In 2004, in a little-noted speech, Cody described the Army's efforts to adapt to its new commitments. (It was attempting to fight terrorism, quell the Taliban, invade and pacify Iraq, and, at the same time, prepare for future strategic challenges, whether in China or Korea or Africa.) The endeavor was, Cody said, like "building an airplane in flight."
Last week, the General appeared before the Senate Armed Services Committee and testified that this method of engineering has failed. "Today's Army is out of balance," Cody said. He continued:
The current demand for our forces in Iraq and Afghanistan exceeds the sustainable supply, and limits our ability to provide ready forces for other contingencies. . . . Soldiers, families, support systems and equipment are stretched and stressed. . . . Overall, our readiness is being consumed as fast as we build it. If unaddressed, this lack of balance poses a significant risk to the all-volunteer force and degrades the Army's ability to make a timely response to other contingencies.
In 2006, the Army granted eight thousand three hundred and thirty "moral waivers" to new recruits, meaning that it had accepted that number of volunteers with past criminal charges or convictions. The percentage of high-school graduates willing to serve is falling sharply from year to year; so are the aptitude-exam scores of new enlistees. To persuade soldiers and young officers to reenlist after overlong combat tours, the Army's spending on retention bonuses increased almost ninefold from 2003 to 2006.

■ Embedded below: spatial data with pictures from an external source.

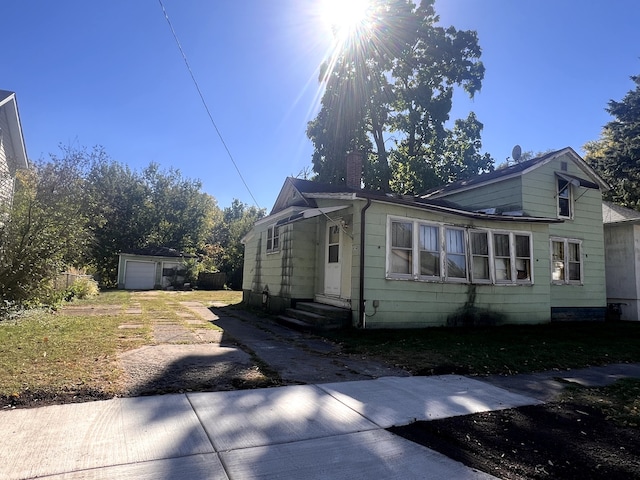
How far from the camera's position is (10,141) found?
14.4 metres

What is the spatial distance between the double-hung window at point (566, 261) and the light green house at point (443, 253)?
36mm

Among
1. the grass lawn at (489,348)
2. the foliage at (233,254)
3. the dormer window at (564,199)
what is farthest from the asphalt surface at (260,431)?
the foliage at (233,254)

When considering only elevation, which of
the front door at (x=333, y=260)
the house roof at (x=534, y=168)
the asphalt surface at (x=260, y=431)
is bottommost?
the asphalt surface at (x=260, y=431)

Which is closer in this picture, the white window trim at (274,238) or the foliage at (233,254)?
the white window trim at (274,238)

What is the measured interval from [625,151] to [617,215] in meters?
11.0

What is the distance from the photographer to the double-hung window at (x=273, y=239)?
12.7 meters

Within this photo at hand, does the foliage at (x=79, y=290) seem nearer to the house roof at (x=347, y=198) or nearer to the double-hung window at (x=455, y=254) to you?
the house roof at (x=347, y=198)

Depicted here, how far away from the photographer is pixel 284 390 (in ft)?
14.4

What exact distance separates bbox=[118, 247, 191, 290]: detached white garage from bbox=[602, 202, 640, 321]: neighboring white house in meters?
25.3

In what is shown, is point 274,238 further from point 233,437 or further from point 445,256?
point 233,437

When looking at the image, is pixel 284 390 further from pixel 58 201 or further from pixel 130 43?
pixel 130 43

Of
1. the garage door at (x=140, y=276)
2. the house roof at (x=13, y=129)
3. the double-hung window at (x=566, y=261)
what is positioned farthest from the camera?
the garage door at (x=140, y=276)

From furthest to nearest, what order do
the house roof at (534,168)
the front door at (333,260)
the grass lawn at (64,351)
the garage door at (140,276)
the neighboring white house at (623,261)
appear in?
the garage door at (140,276) < the neighboring white house at (623,261) < the house roof at (534,168) < the front door at (333,260) < the grass lawn at (64,351)

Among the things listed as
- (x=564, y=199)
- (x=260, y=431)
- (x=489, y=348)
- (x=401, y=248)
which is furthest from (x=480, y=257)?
(x=260, y=431)
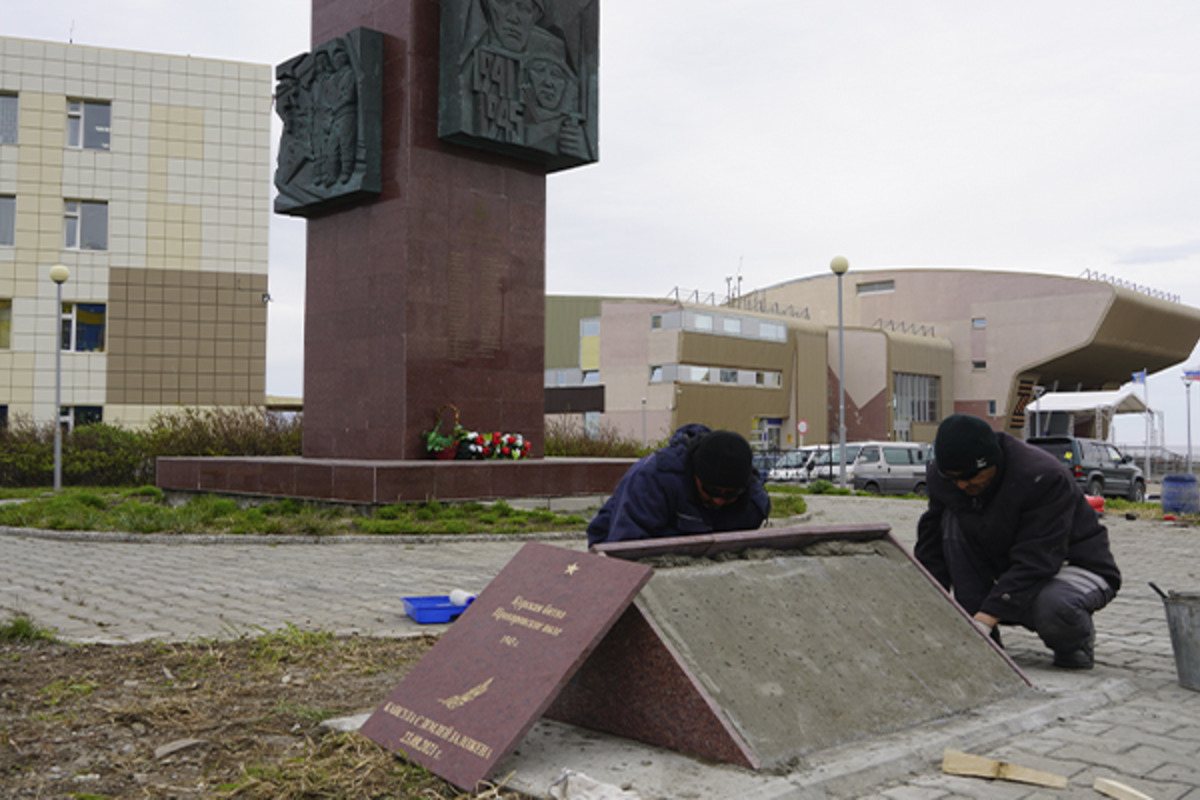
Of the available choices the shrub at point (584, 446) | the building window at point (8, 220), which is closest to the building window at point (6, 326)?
the building window at point (8, 220)

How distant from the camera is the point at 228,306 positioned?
3653cm

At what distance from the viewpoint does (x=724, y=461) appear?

In normal times, when an active four-star general implies in public that the Army is under such strain that it might flounder if an unexpected war broke out, or might require a draft to muster adequate troop levels, he could expect to provoke concern and comment from, say, the President of the United States. Some time ago, however, George W. Bush absolved himself of responsibility for his Iraq policy and its consequences by turning the war over to General David H. Petraeus, Cody's four-star peer, and the champion of the "surge" policy, who will testify before the Senate Armed Services Committee this week.
Petraeus, too, is a loyal Army man, but he has distinctive views about military doctrine; he has long advocated a change in orientation by the Army, away from preparations for formal warfare between governments and toward the challenges of counter-insurgency and nation building. ("Learning to Eat Soup with a Knife" is the title of a book co-written by one of Petraeus's advisers, Lieutenant Colonel John A. Nagl.) To buy time in Iraq, Petraeus has lately argued within the Pentagon that the Army must buck up and accommodate his need for heavy troop deployments, despite the strains they are creating, and he has publicly fostered an unedifying debate about how to most accurately assess failure and success in Iraq, as if such an opaque and intractable civil conflict could be measured scientifically, like monetary supply or atmospheric pressure.